* _Entries supplied_
::::::::

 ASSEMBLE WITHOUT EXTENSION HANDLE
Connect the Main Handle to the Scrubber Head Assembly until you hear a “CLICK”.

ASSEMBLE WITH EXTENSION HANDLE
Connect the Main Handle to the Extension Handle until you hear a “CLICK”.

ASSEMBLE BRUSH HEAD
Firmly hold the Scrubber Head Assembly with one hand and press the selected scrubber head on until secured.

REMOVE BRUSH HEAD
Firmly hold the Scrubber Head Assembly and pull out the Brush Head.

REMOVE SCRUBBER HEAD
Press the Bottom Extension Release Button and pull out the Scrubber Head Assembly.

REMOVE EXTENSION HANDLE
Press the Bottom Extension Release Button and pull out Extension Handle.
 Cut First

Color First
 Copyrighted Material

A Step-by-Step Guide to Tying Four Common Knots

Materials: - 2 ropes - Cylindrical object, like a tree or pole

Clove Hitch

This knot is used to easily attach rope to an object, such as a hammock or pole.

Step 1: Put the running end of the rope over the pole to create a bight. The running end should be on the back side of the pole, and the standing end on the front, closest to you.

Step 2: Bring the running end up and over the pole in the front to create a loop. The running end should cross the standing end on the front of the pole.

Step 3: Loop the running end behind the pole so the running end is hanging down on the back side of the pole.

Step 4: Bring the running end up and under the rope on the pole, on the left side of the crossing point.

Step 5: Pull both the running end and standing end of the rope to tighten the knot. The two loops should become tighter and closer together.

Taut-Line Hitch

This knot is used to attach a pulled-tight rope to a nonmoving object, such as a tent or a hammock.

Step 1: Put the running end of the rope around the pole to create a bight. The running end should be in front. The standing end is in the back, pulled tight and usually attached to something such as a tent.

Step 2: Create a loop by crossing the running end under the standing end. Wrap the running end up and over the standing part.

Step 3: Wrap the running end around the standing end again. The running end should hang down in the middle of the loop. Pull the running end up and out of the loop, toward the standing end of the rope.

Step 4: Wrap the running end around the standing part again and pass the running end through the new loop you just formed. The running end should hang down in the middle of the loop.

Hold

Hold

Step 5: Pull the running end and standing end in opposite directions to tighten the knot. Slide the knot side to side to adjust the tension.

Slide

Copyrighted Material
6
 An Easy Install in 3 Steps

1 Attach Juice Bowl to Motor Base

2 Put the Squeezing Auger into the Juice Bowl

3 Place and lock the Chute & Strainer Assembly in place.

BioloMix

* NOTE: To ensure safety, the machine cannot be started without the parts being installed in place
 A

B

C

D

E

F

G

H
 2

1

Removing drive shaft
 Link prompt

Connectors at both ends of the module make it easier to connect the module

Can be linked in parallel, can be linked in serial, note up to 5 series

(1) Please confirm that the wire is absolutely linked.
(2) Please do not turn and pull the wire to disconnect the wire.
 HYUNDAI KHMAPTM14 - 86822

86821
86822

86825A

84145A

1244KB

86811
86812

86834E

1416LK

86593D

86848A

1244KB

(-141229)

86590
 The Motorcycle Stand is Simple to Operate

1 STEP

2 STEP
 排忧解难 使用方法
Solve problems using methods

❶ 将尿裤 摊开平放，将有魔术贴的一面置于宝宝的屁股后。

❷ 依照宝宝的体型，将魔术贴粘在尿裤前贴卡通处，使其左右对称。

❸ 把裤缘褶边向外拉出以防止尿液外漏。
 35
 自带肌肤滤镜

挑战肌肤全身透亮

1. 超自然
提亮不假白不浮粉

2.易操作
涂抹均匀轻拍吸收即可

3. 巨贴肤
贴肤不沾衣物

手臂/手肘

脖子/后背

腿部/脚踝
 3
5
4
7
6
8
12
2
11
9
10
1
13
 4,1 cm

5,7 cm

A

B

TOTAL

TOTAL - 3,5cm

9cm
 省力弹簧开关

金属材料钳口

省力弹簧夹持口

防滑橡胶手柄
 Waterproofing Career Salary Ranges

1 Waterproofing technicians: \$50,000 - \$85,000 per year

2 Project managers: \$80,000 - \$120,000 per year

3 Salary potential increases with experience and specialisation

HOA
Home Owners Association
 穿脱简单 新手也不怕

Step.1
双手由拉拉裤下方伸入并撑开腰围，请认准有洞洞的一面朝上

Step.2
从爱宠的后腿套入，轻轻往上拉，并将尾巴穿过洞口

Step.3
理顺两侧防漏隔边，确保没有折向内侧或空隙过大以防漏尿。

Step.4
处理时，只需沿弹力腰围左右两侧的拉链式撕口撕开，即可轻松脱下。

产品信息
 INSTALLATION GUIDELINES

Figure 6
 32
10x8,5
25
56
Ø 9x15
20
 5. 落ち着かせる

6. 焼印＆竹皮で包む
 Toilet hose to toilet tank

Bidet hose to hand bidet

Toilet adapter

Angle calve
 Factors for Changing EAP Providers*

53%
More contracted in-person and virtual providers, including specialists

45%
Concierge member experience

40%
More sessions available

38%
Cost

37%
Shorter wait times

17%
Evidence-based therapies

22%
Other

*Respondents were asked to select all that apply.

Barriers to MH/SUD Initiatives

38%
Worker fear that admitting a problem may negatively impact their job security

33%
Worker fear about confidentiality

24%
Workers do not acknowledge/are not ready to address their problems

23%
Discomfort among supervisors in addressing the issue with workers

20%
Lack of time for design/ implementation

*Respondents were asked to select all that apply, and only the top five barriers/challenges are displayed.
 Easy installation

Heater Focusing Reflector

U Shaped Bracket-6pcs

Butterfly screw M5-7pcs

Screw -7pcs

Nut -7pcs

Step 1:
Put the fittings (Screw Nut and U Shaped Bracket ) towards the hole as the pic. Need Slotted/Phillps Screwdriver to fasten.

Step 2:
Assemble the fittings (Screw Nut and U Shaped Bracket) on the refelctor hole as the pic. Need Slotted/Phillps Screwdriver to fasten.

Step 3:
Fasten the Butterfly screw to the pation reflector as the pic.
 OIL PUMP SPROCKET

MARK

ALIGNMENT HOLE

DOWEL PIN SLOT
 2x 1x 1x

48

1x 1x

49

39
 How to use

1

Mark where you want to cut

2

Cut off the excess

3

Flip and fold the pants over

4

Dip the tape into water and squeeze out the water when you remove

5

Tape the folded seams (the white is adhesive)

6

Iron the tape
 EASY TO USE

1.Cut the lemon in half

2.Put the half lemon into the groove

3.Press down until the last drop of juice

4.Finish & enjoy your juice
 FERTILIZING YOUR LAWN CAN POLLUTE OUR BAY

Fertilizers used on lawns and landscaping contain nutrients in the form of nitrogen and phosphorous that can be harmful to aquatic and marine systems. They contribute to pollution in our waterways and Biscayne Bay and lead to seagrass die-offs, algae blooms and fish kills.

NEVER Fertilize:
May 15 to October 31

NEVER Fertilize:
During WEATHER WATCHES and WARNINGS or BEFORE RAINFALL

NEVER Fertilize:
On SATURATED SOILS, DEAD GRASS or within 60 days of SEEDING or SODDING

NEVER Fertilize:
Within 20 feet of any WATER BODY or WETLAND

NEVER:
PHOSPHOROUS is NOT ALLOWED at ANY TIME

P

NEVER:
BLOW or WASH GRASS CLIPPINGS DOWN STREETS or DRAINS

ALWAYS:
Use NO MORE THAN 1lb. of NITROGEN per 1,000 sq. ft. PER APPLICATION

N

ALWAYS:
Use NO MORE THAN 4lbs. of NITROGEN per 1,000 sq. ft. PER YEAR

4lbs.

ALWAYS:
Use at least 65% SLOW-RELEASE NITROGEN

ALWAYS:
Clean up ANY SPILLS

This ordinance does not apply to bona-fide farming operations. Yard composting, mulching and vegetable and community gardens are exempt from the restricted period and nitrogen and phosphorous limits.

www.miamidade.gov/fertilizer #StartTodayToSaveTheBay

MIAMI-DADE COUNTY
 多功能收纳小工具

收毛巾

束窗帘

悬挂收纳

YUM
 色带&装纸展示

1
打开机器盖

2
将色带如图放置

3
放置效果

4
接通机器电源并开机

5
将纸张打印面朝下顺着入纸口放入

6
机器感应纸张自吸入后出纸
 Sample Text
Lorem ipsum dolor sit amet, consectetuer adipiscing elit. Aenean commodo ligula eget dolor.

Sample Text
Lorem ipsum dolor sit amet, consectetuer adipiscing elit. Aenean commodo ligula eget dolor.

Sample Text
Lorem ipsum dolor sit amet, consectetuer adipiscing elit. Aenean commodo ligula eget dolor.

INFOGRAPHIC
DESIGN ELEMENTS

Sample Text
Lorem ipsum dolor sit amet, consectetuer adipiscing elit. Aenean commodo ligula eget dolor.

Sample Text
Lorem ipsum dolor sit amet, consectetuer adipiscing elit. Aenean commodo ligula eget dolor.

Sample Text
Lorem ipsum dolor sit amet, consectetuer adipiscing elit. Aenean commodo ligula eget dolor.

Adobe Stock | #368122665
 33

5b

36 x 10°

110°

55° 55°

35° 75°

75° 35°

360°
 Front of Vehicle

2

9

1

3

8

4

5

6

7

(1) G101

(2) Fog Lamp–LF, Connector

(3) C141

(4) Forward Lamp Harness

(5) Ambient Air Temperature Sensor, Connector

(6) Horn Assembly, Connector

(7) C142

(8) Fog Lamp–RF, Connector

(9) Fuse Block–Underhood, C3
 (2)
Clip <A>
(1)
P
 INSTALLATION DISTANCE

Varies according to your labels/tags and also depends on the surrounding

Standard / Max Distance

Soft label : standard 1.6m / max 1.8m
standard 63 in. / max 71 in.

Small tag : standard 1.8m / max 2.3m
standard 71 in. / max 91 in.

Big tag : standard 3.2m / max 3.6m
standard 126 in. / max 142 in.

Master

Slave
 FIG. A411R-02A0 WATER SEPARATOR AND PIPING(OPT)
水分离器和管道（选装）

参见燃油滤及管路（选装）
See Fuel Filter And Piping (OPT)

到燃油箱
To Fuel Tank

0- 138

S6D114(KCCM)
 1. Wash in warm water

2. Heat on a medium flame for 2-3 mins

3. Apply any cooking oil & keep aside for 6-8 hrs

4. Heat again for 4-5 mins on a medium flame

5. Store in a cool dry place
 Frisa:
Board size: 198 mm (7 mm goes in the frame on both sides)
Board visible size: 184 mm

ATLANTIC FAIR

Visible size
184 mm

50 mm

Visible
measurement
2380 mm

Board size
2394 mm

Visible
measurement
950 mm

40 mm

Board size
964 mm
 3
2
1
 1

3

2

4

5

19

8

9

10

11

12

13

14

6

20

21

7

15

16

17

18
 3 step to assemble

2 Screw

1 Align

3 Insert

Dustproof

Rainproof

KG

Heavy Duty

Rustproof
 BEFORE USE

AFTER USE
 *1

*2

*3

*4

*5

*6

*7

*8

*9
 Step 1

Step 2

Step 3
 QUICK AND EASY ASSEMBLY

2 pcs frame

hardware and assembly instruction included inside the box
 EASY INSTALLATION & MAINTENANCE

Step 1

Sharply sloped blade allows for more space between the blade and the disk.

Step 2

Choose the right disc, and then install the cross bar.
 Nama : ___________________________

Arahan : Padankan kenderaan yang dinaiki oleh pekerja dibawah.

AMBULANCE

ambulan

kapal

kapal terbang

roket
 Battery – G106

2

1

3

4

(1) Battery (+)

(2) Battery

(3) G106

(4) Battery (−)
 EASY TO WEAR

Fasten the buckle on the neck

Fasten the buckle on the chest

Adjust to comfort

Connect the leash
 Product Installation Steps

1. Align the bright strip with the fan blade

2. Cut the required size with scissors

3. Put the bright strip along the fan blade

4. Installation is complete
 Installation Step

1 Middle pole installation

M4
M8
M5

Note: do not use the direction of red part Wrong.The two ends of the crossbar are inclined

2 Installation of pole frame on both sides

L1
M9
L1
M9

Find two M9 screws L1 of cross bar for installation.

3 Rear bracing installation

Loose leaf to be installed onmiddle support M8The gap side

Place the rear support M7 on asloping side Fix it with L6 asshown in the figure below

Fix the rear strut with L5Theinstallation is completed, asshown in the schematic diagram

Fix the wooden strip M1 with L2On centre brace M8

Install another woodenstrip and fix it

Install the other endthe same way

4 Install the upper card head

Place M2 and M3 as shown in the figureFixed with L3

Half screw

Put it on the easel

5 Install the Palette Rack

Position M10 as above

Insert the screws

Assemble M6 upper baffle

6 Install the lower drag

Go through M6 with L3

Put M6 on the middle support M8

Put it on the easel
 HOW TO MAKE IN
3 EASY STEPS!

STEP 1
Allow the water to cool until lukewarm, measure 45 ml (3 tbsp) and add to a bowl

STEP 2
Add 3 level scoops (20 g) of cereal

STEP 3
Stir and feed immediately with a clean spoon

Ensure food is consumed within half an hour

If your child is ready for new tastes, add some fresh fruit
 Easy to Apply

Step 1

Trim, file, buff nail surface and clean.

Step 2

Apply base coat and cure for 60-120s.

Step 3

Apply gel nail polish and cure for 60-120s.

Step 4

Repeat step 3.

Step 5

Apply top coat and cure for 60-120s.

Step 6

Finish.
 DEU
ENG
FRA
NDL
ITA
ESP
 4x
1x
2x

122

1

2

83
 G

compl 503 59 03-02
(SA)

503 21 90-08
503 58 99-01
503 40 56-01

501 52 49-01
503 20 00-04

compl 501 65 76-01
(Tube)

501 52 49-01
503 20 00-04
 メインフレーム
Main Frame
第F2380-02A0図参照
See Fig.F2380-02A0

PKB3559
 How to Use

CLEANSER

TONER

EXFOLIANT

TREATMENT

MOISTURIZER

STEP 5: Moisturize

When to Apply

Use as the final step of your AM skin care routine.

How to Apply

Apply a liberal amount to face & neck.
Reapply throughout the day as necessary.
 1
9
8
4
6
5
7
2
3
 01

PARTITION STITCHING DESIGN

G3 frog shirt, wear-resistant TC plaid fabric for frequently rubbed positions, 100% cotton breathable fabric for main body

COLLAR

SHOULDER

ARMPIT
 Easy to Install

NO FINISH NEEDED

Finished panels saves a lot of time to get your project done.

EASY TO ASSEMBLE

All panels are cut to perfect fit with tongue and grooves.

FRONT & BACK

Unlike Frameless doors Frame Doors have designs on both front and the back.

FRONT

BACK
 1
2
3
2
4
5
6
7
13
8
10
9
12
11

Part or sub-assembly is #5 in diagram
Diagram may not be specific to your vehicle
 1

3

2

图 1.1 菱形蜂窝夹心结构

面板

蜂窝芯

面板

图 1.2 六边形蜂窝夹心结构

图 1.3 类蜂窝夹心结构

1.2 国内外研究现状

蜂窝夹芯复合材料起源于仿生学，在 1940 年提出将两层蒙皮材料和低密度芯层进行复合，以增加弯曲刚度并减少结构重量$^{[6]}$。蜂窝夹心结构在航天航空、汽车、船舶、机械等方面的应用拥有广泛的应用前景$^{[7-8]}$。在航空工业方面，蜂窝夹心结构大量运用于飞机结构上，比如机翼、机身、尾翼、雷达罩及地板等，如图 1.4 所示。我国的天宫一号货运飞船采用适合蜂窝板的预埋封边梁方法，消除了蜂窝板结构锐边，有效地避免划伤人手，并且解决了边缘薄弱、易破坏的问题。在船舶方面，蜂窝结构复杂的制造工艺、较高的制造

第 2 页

::::::::

* _Task_
Using the entries above, return exactly the lines from the line with "6 Install the lower drag" to the line with "Apply a liberal amount to face & neck.", counting both of those lines.

* _Result_
6 Install the lower drag

Go through M6 with L3

Put M6 on the middle support M8

Put it on the easel
 HOW TO MAKE IN
3 EASY STEPS!

STEP 1
Allow the water to cool until lukewarm, measure 45 ml (3 tbsp) and add to a bowl

STEP 2
Add 3 level scoops (20 g) of cereal

STEP 3
Stir and feed immediately with a clean spoon

Ensure food is consumed within half an hour

If your child is ready for new tastes, add some fresh fruit
 Easy to Apply

Step 1

Trim, file, buff nail surface and clean.

Step 2

Apply base coat and cure for 60-120s.

Step 3

Apply gel nail polish and cure for 60-120s.

Step 4

Repeat step 3.

Step 5

Apply top coat and cure for 60-120s.

Step 6

Finish.
 DEU
ENG
FRA
NDL
ITA
ESP
 4x
1x
2x

122

1

2

83
 G

compl 503 59 03-02
(SA)

503 21 90-08
503 58 99-01
503 40 56-01

501 52 49-01
503 20 00-04

compl 501 65 76-01
(Tube)

501 52 49-01
503 20 00-04
 メインフレーム
Main Frame
第F2380-02A0図参照
See Fig.F2380-02A0

PKB3559
 How to Use

CLEANSER

TONER

EXFOLIANT

TREATMENT

MOISTURIZER

STEP 5: Moisturize

When to Apply

Use as the final step of your AM skin care routine.

How to Apply

Apply a liberal amount to face & neck.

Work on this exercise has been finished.